**Text under study:**
With these definitions in place, we can now formally define what it means for a Turing machine to “compute” a language.

Definition. The Turing machine $M$ decides the language $L \subseteq \{0,1\}^*$ if it accepts every $x \in L$ and rejects every $x \notin L$.

A language is decidable if and only if there is a Turing machine that decides it. (The set of all decidable languages is also known as the set of recursive languages.)

Note that the definition is equivalent to requiring the deciding Turing machine to always halt on all inputs and to accept if and only if the input is in the language. If we relax the requirement that the Turing machine must halt on all inputs but keep the requirement that the set of inputs accepted by the machine $M$ is exactly the set of strings in a language $L$, we obtain a weaker notion of computation that we denote by saying that $M$ recognizes the language $L$.

Universal Turing Machine

Turing machines can decide many simple languages, and to become familiar with them it is a useful exercise to design Turing machines for your favourite one. (E.g., can you design a Turing machine to decide the language of all palindromes? Of all strings that contain more $1$s than $0$s? Of the strings that represent the binary encodings of powers of $3$?)

But Turing machines can also accomplish surprisingly complex tasks. Perhaps the most far-reaching such result, first established by Alan Turing himself, is that there is a Universal Turing Machine that can simulate all other Turing machines. To properly introduce the universal Turing machine, we start with a basic observation.

Proposition 1. There is an encoding that maps each Turing machine $M$ to a binary string $\left< M \right> \in \{0,1\}^*$.

Proof. The proposition is an immediate consequence of the fact that Turing machines have a finite description.

Or we can describe an explicit encoding in the following way. Consider the machine $M = (m,k,\delta)$. The positive integers $m$ and $k$ can be encoded by taking their binary representation. And the transition function $\delta$ can be represented as a table of $m \cdot (k+2)$ entries (one for each internal state-tape symbol pair). Each of these entries can be encoded as a binary string. We can combine all these elements into a single binary representation to obtain the final encoding of $M$.

**Raw data:**
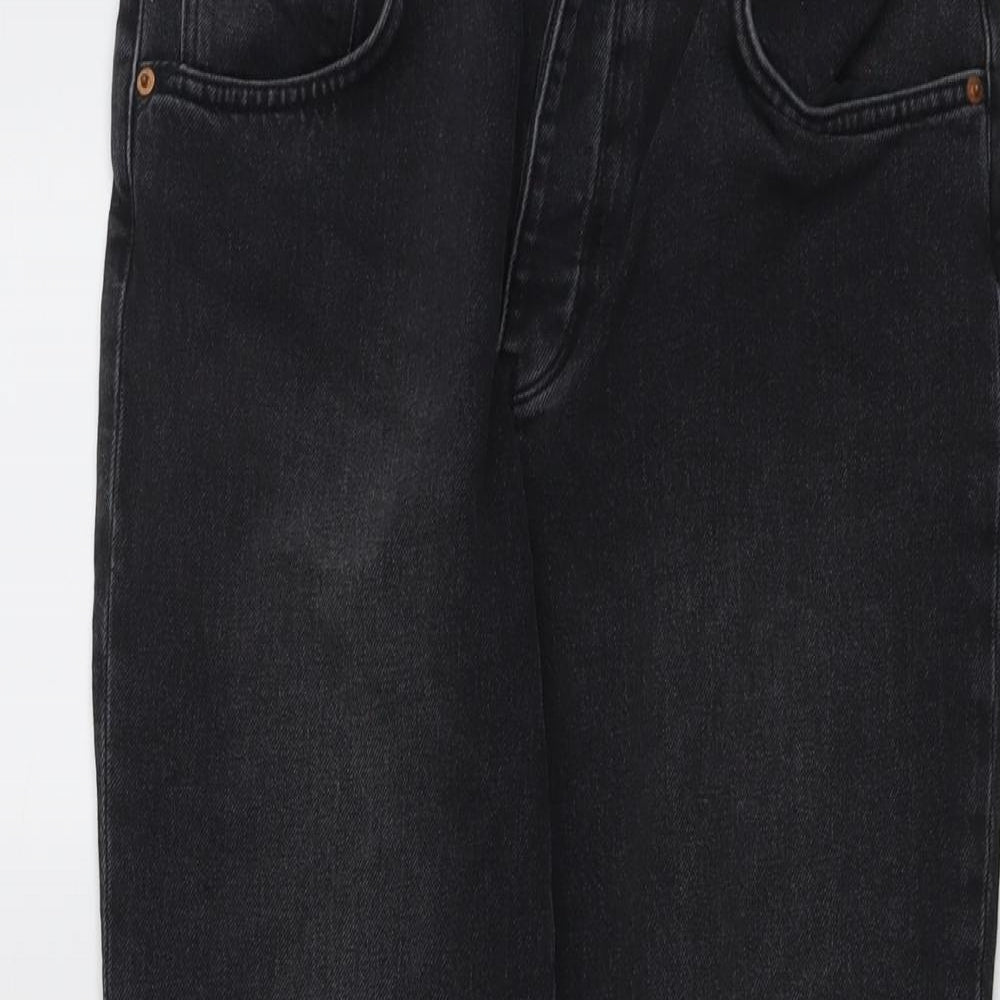 Reiko Womens Grey Cotton Straight Jeans Size 28 in L28 in Regular Button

**Work to complete:**
Answer these from the Turing machine text, one per line:
1. What other name does it give for the set of all decidable languages?
2. Who first established that a Universal Turing Machine exists?
3. How many entries are in the table representing the transition function δ?

**Task output:**
1. The set of recursive languages.
2. Alan Turing.
3. m · (k+2) entries, one for each internal state-tape symbol pair.